CI: Intermittent Failure in unexpected_exit_pid_ns
[FATAL /cache/build/exclusive-amdci3-0/julialang/rr/src/PerfCounters.cc:630:read_ticks()]
(task 105315 (rec:103563) at time 222)
-> Assertion `!counting_period || interrupt_val <= adjusted_counting_period' failed to hold. Detected 184055 ticks, expected no more than 177242
Note that the test timed out rather than failing because of the following assertion while dumping the register state using the emergency debugger:
[FATAL /cache/build/exclusive-amdci3-0/julialang/rr/src/Task.cc:1026:regs() errno: ENOTTY]
(task 105315 (rec:103563) at time 222)
-> Assertion `is_stopped' failed to hold.
Tail of trace dump:
It would be nice to make the emergency dump robust to this situation such that CI finishes rather than running into the timeout.
https://buildkite.com/julialang/rr/builds/364#13ad5c83-f984-48f4-b38a-81702307cb14 is another one. Looking into the test, it retires conditional branches as fast as it can, so perhaps this is actually just a real overshoot. AMD is known to have terribly long NMI latencies on occasion, so not sure if there's anything we can do. @rocallahan perhaps we need to start implementing a skid backoff for replay where it optimistically assumes a small skid and if it skids past retries with a larger one?

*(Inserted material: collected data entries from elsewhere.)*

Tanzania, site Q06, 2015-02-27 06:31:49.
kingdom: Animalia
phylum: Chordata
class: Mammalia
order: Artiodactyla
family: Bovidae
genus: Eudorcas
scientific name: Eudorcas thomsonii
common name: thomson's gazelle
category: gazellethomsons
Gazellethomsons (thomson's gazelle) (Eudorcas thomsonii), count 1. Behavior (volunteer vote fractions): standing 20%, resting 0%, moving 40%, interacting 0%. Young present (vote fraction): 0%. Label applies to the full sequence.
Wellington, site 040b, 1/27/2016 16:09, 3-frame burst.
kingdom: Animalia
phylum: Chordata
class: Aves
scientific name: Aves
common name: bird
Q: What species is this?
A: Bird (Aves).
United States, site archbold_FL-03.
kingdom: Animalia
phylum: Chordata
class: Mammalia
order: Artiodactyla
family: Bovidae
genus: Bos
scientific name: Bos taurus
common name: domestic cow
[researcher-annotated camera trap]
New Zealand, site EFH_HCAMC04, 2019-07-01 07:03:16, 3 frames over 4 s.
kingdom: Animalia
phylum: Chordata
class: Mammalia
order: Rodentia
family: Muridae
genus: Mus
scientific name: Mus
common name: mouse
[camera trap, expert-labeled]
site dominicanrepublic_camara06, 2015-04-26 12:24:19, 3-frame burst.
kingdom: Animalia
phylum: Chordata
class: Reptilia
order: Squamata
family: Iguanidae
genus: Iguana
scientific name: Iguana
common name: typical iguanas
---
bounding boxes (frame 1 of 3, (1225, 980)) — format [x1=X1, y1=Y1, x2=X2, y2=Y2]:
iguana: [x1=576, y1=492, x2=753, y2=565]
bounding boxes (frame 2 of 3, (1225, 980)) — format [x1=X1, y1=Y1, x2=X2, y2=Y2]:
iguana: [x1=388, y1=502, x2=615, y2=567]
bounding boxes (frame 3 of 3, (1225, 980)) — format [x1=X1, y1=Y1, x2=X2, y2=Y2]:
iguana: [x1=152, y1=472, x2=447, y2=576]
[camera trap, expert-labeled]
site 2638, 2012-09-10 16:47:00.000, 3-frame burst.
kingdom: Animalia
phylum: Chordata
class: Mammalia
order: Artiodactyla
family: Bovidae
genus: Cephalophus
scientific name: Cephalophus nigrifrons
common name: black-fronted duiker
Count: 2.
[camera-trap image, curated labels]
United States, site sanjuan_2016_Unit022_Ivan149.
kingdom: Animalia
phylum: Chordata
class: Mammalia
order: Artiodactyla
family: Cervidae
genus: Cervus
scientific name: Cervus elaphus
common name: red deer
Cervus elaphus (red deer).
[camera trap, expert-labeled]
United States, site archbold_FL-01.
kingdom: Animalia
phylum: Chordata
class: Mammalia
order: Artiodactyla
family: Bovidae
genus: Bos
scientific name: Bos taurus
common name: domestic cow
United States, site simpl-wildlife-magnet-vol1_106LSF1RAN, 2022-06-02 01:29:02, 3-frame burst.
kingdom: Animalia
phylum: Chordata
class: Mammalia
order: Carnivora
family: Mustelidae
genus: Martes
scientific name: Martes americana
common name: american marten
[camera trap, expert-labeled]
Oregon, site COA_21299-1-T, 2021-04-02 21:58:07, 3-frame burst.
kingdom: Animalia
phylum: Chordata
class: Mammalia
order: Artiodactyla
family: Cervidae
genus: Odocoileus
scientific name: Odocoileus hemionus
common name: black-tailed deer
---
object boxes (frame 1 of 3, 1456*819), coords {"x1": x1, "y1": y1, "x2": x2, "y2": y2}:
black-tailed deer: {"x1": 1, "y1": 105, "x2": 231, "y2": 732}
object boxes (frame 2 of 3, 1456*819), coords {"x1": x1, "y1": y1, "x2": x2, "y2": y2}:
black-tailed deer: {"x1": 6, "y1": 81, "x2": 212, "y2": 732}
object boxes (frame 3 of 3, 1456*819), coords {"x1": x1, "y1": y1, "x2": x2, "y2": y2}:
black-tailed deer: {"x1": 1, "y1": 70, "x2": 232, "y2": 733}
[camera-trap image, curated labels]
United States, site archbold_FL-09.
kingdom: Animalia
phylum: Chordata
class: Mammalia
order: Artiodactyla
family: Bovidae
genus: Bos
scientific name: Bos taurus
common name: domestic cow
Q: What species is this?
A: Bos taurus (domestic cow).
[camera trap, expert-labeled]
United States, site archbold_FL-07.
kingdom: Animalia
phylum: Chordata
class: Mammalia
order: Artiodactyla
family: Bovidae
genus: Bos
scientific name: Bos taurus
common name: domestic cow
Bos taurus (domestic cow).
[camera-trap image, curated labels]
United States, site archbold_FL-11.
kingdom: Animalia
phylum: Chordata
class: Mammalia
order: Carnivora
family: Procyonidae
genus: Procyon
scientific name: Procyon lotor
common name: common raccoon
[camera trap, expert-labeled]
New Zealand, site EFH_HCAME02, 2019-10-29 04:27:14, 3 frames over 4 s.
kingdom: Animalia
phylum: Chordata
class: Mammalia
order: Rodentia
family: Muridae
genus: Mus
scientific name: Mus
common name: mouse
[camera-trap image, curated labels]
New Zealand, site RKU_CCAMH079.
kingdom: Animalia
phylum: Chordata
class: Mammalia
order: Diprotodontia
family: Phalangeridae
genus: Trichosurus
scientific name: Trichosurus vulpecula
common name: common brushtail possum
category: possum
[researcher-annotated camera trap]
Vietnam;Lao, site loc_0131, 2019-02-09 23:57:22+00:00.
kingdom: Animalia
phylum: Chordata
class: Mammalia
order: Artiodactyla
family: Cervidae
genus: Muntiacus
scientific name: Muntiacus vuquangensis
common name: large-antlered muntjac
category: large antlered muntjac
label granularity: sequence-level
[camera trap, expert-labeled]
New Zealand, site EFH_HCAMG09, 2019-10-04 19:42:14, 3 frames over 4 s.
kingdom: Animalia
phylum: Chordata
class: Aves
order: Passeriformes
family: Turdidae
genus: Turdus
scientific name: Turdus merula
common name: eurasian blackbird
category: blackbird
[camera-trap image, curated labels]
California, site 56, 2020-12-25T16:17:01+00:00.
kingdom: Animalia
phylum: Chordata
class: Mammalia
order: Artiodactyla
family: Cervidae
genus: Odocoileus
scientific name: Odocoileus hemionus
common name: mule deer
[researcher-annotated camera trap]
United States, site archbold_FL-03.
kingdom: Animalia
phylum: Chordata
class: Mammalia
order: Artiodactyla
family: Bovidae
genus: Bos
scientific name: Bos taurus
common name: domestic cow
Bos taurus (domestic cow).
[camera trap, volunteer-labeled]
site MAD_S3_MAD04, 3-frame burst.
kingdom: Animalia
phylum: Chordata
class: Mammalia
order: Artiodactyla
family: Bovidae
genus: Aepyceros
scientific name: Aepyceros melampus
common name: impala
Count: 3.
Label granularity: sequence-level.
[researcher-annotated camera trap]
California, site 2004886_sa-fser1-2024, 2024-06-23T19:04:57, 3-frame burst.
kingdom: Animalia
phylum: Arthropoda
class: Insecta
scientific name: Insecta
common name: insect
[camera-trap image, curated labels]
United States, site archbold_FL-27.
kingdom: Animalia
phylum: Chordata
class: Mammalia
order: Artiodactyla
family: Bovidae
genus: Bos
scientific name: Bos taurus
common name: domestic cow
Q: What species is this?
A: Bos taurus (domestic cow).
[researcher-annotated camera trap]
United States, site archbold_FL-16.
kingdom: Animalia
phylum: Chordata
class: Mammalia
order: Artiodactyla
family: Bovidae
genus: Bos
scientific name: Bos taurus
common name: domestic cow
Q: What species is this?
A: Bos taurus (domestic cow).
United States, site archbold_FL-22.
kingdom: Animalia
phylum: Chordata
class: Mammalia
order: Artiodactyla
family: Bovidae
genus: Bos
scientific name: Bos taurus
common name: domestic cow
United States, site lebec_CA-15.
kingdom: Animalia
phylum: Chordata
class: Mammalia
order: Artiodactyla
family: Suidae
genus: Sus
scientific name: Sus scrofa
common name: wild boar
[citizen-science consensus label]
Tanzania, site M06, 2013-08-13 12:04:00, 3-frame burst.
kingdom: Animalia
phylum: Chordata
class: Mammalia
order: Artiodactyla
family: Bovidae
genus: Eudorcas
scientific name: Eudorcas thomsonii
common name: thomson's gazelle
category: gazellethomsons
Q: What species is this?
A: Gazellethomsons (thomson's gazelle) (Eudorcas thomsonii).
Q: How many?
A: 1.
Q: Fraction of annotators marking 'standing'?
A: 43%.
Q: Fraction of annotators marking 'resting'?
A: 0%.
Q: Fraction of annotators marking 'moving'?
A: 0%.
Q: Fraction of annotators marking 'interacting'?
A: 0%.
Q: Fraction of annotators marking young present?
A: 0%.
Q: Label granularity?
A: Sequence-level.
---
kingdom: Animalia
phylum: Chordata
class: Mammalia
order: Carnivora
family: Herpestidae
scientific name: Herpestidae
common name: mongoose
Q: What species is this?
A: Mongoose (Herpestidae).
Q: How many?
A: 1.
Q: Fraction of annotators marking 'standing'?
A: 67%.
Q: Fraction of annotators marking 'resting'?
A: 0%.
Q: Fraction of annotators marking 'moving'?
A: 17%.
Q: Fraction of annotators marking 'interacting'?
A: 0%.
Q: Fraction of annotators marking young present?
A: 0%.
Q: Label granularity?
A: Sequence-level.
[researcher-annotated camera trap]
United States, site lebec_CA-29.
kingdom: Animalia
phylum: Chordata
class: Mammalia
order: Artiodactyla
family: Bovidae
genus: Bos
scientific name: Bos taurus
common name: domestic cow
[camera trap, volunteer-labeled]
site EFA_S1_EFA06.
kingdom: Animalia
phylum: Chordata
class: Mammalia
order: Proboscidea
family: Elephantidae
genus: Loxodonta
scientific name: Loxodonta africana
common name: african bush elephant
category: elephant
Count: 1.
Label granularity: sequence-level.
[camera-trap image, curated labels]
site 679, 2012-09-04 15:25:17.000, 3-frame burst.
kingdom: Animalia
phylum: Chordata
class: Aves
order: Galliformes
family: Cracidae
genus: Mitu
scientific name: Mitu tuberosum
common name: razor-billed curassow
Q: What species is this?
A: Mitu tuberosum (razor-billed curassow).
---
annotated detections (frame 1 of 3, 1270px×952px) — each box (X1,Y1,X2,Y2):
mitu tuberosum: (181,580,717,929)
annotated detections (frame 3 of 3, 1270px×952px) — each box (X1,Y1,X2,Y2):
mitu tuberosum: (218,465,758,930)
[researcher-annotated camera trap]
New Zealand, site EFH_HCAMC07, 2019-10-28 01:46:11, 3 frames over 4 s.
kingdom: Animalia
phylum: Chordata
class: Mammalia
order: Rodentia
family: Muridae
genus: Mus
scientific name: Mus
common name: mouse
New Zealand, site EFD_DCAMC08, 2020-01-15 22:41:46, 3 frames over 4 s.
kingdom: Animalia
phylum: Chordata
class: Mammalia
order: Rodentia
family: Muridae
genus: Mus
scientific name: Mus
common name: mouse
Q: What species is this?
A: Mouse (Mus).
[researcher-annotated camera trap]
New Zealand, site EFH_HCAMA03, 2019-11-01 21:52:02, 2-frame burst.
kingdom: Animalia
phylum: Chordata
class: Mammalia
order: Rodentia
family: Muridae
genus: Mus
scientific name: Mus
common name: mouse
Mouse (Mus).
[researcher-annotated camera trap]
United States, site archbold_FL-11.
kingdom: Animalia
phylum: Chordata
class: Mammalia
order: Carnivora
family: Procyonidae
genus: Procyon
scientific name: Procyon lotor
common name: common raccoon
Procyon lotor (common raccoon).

In theory we could, but that sounds nasty for rr replay -a because we'd have to either restart from the beginning or start taking checkpoints --- currently we don't create any. It could also be quite fiddly to implement because currently checkpointing logic is in ReplayTimeline which is a layer above ReplaySession :-(.
(the logic to take periodic checkpoints, I mean.)
Sigh ... Do we know anybody at AMD who could shed light on the hardware latency? Perhaps there's another magic MSR we could twiddle to get tighter interrupts.
Alternatively we could implement a skid-override mechanism and apply it to this test. I'm not sure what the least-bad approach is.
I'm not optimistic about AMD tackling the NMI issue.